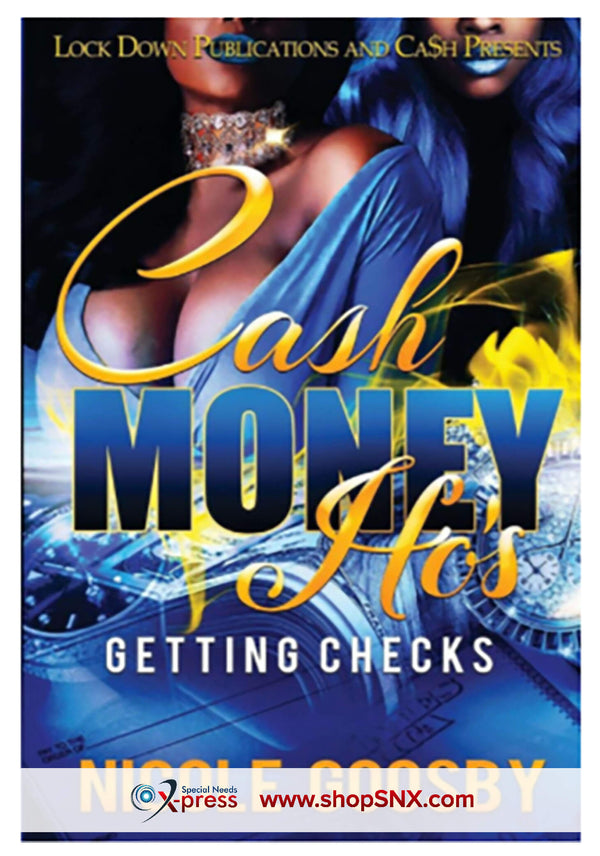 Cash Money Ho's: Getting Checks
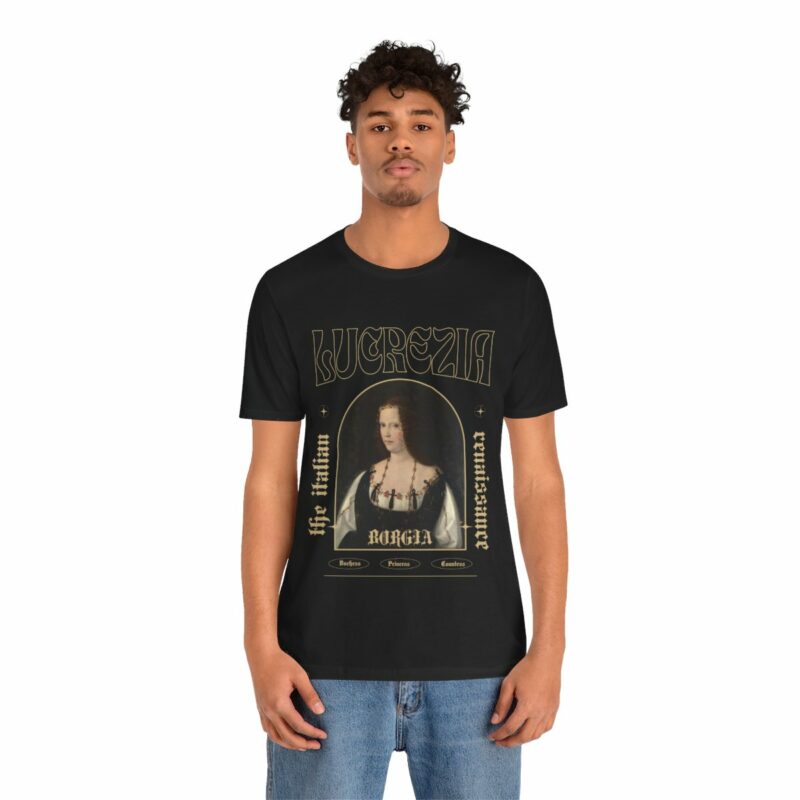 Lucrezia Borgia - The Italian Renaissance Unisex Jersey Short Sleeve Tee - Image 13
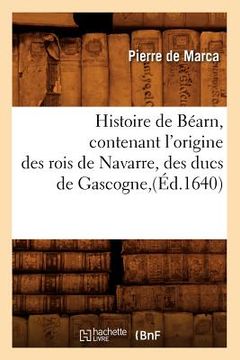 portada Histoire de Béarn, Contenant l'Origine Des Rois de Navarre, Des Ducs de Gascogne, (Éd.1640) (en Francés)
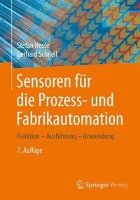 Sensoren für die Prozess- und Fabrikautomation Hesse Stefan, Schnell Gerhard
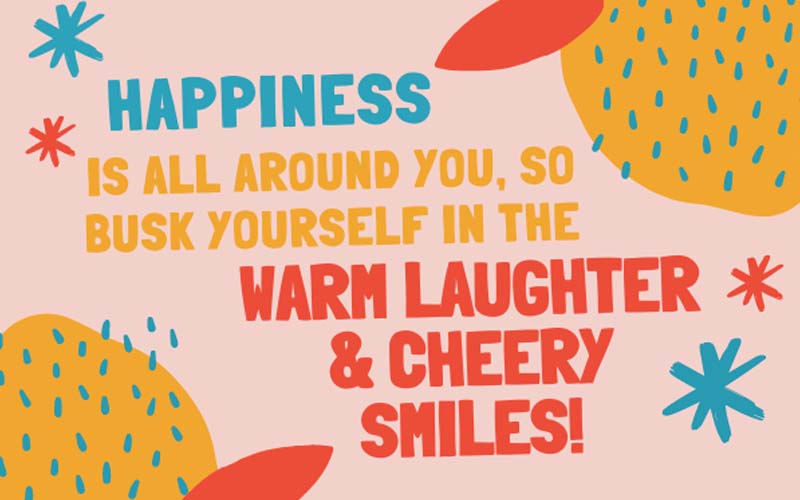 HAPPY INTERNATIONAL DAY OF HAPPINESS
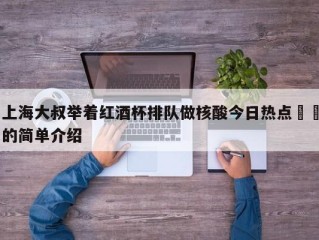 上海大叔举着红酒杯排队做核酸今日热点㊙️的简单介绍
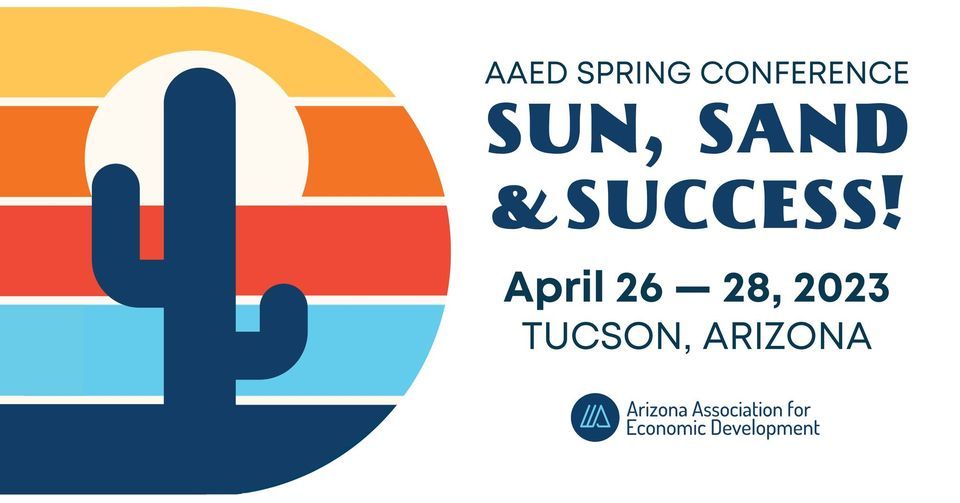 AAED Spring Conference Sun, Sand & Success!, Loews Ventana Canyon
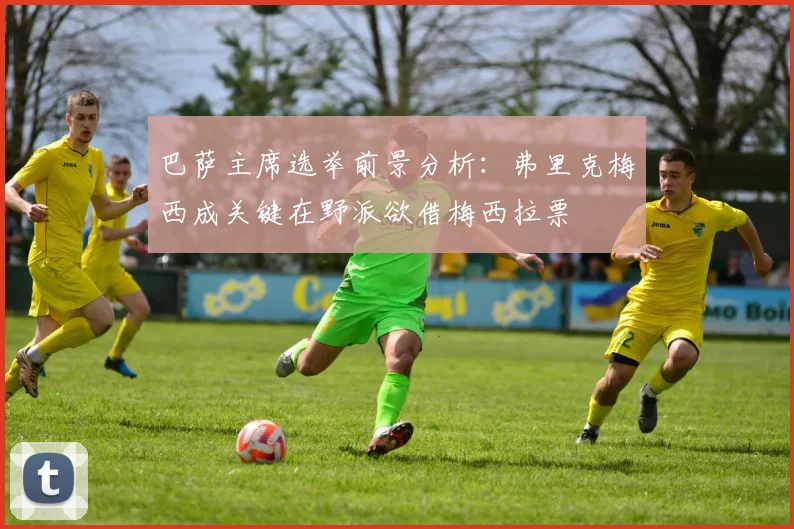 巴萨主席选举前景分析：弗里克梅西成关键在野派欲借梅西拉票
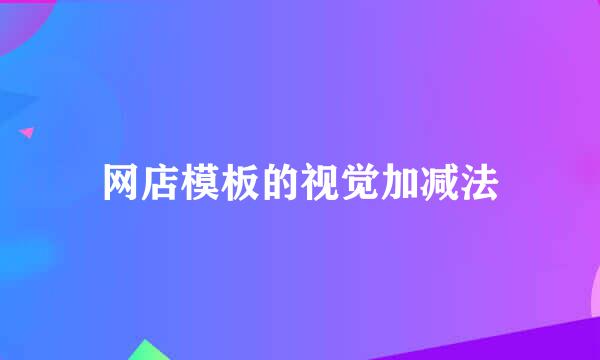 网店模板的视觉加减法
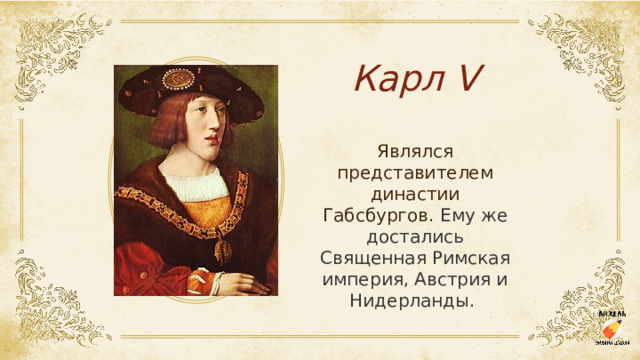 Карл V Являлся представителем династии Габсбургов. Ему же достались Священная Римская империя, Австрия и Нидерланды.  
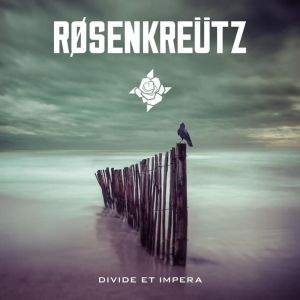 Røsenkreütz / Divide Et Impera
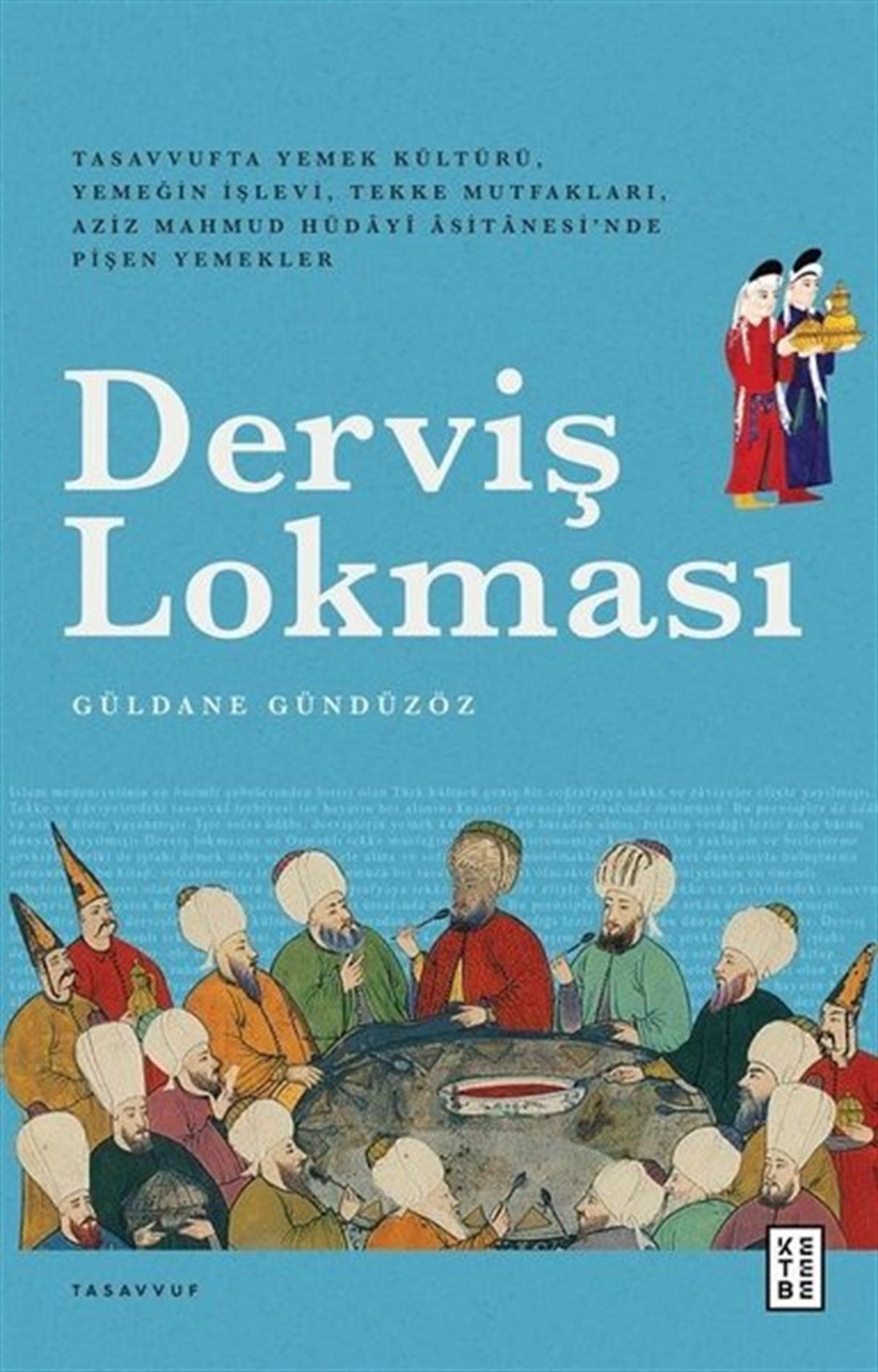 Güldane GündüzözTasavvuf KitaplarıDerviş Lokması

About this task: Every line from the one containing "portada Histoire de" through the end of the entries above, both included, should be extracted exactly, with pictures left out.

The completed task:
 portada Histoire de Béarn, Contenant l'Origine Des Rois de Navarre, Des Ducs de Gascogne, (Éd.1640) (en Francés)
 Sensoren für die Prozess- und Fabrikautomation Hesse Stefan, Schnell Gerhard
 HAPPY INTERNATIONAL DAY OF HAPPINESS
 上海大叔举着红酒杯排队做核酸今日热点㊙️的简单介绍
 AAED Spring Conference Sun, Sand & Success!, Loews Ventana Canyon
 巴萨主席选举前景分析：弗里克梅西成关键在野派欲借梅西拉票
 网店模板的视觉加减法
 Карл V Являлся представителем династии Габсбургов. Ему же достались Священная Римская империя, Австрия и Нидерланды.  
 Røsenkreütz / Divide Et Impera
 Güldane GündüzözTasavvuf KitaplarıDerviş Lokması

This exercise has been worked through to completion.